Reproduce every one of the records below word for word, omitting the pictures.

Spatial data with pictures
BEGIN

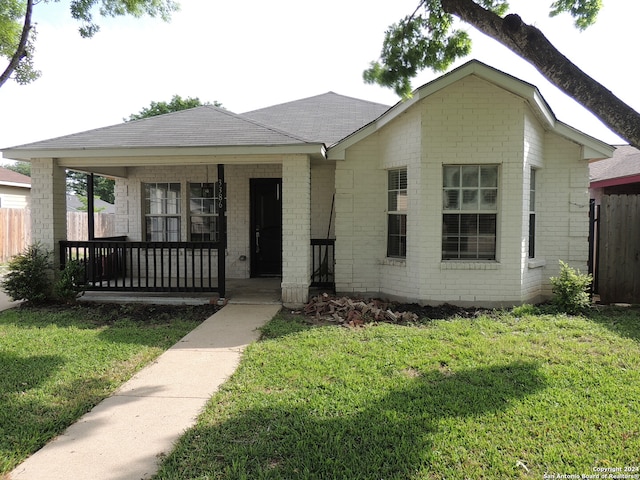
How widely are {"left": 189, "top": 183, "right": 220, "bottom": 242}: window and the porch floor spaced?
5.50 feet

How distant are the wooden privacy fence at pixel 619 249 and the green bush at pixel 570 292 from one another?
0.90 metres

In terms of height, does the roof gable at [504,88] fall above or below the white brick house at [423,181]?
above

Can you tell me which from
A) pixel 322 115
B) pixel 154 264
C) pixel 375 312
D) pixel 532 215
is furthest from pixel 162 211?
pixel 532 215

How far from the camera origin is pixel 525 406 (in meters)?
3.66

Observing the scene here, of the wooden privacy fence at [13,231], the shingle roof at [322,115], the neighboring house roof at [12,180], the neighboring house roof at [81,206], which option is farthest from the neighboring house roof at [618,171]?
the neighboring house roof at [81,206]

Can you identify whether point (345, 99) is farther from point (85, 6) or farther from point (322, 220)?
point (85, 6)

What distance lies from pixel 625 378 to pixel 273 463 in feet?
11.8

END

== CORRECT OUTPUT ==
How widely are {"left": 189, "top": 183, "right": 220, "bottom": 242}: window and the porch floor spaced?
5.50 feet

How distant are the wooden privacy fence at pixel 619 249 and the green bush at pixel 570 292 from one another?
0.90 metres

In terms of height, does the roof gable at [504,88] fall above or below the white brick house at [423,181]?
above

Can you tell me which from
A) pixel 322 115
B) pixel 154 264
C) pixel 375 312
D) pixel 532 215
is furthest from pixel 162 211?
pixel 532 215

How far from the camera origin is pixel 525 406 (in meters)?
3.66

Observing the scene here, of the wooden privacy fence at [13,231], the shingle roof at [322,115], the neighboring house roof at [12,180], the neighboring house roof at [81,206], which option is farthest from the neighboring house roof at [618,171]?
the neighboring house roof at [81,206]

Can you identify whether point (345, 99) is farther from point (85, 6) or farther from point (322, 220)?
point (85, 6)

What distance lies from pixel 625 378 to pixel 273 463 in feet?
11.8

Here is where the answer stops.